Reputation: 381
What is a regex which finds all instances of all words which appear more than once in a string (not necessarily appearing consecutively)?
For example, in the string:
How much wood could a woodchuck chuck if a woodchuck could chuck wood? A woodchuck would chuck all the wood he could chuck if a woodchuck could chuck wood.
It would find every instance of duplicate word(s); in the sample above, it would find the following words: "wood","could","a","woodchuck","chuck","if"
.
I have scoured the internet for such a regex to no avail. One would think this would be what all of the questions regarding "finding a duplicate using regex" on SO would be talking about, but they all only talk about adjacent words like "the the".
Upvotes: 2
Views: 1156
Reputation: 66883
One way to do the key part with regex is by using a feature that allows code execution inside regex, to build a frequency hash (map, dictionary). That can then be used to select words that repeat.
Doing it all in regex alone, not ever using any language or tool, isn't really possible (except perhaps using recursion if supported). The rest of this post employs basics of a programming language, in the context of the regex feature that allows code execution in regex.
A feature that I think is available to most engines is to run code in order to prepare the replacement string. I use Perl for the following short samples. What is of interest here is done using a side effect, what of course isn't optimal (and usually results in clumsy looking code).
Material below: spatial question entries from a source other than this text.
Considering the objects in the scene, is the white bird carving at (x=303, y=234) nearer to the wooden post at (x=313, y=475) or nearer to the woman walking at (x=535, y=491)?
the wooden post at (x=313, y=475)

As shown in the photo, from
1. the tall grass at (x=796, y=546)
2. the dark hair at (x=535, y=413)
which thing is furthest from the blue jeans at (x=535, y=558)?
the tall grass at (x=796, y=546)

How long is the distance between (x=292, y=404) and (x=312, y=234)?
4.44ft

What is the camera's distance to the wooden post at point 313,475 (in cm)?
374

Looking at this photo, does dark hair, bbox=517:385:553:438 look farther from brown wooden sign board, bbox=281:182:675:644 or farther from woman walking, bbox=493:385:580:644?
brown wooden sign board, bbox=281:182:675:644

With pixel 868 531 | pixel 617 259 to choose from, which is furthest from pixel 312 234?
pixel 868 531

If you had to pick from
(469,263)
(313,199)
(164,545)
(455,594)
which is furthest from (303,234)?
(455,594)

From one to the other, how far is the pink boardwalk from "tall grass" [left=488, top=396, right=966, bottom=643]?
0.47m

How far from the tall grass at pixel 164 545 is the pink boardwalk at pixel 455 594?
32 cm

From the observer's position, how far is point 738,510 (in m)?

Either run the normal substitution and put back the matched word
$string =~ s/(\w+)/++$freq{$1}; $1/eg;
or use the "non-destructive" substitution, which doesn't change the target (and returns the changed string or the original if the match failed)
my $toss = $string =~ s/(\w+)/++$freq{$1}/egr;
The returned string is unneeded for the task as described. In both cases we run a substitution on each word when this isn't what we actually need.
Then print keys (words) with frequencies larger than 1
foreach my $word (keys %freq) { say $word if $freq{$word} > 1 }
The regex matchs "words" per \w
character class; adjust as suitable for your need.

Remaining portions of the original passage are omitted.